Work to be completed: The text below concerns Mexico's manufacturing workforce. List every group that its first paragraph says made considerable investments in training programs.

[START Given text]

As a result of the continued expansion in the sector, state and federal governments, along with industry associations and large employers, made considerable investments into training programs designed to connect manufacturing employers with skilled labor in the country.
The Mexican government spends more on educating and training its workforce than any other member country of the International Organization for Economic Cooperation and Development (OECD). The OECD notes that those countries investing in training programs to improve their workforce do so to create social cohesion and economic prosperity for their people.
The Mexican government further supports these investments through the public funding of support programs for employers and employees in the manufacturing sector.
The OECD also states that Mexico is increasing its output of higher education alumni, with graduates driving better labor market outcomes. According to research, Mexico will be in the top 20 global countries for educated graduates by 2035.
Unlike other developed countries, such as the United States, graduates in the Mexican education system prefer to gravitate towards degrees in the STEM fields rather than psychology and other less-useful degrees.
Mexican higher education outcomes mean that the manufacturing industry has better-qualified managers and executives than many other leading manufacturing nations. Therefore, we can expect manufacturing quality to continue in the Mexican market going forward.
Mexican manufacturing companies also spend millions educating and training unskilled workers to help them progress in their careers. Many manufacturing employers pull together resources, offering employee technical training customized to specific industry requirements and needs.
Across the globe, the decline in manufacturing demographics is hurting companies, with a skills gap widening each year. Many countries and manufacturers face a serious problem with an aging workforce and unskilled labor markets, with fewer young people looking for training and education in manufacturing positions.

[END Given text]
[START Supplied material]

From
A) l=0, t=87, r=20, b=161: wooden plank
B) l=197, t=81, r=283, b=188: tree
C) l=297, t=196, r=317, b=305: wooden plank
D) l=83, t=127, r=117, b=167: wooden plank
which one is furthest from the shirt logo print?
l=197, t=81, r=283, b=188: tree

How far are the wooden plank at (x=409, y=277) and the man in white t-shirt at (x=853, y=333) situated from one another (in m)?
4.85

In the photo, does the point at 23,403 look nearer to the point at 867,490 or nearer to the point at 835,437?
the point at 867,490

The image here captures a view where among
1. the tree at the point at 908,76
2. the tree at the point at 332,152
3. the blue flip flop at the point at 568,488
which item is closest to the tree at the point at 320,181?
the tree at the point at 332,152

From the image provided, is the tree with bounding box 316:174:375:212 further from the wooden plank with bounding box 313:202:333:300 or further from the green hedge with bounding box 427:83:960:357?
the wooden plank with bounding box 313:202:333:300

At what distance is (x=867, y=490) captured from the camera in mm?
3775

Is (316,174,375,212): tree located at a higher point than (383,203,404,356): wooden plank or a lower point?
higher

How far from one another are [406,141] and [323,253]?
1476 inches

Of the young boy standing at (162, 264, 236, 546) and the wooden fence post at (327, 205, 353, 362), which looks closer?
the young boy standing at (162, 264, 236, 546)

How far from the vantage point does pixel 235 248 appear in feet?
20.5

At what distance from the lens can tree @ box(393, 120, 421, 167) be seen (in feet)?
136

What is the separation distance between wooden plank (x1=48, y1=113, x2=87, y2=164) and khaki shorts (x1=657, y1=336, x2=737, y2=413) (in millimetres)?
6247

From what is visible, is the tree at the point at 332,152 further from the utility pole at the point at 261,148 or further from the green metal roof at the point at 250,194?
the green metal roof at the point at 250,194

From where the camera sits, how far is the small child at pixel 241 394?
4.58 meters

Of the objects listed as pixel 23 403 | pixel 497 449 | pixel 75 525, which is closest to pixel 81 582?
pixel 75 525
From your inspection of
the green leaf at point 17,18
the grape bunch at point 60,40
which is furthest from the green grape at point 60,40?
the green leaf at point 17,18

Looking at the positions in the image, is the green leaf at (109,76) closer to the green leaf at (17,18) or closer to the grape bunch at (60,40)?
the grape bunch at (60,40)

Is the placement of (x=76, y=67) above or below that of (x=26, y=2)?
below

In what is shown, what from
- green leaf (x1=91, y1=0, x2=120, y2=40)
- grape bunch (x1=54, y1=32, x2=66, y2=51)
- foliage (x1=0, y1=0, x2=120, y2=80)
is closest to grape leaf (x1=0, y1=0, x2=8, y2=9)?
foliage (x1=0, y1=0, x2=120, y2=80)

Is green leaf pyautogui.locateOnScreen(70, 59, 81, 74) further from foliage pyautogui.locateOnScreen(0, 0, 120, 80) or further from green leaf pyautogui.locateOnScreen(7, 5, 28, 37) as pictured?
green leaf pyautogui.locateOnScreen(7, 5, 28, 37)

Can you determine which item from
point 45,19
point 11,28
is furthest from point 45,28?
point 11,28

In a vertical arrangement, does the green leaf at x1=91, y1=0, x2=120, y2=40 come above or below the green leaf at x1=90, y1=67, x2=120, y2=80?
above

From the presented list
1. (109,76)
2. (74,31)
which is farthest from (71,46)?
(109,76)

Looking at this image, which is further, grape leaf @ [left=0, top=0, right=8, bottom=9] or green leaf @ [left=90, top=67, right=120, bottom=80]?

[END Supplied material]

Solution for this task:
- State governments
- Federal governments
- Industry associations
- Large employers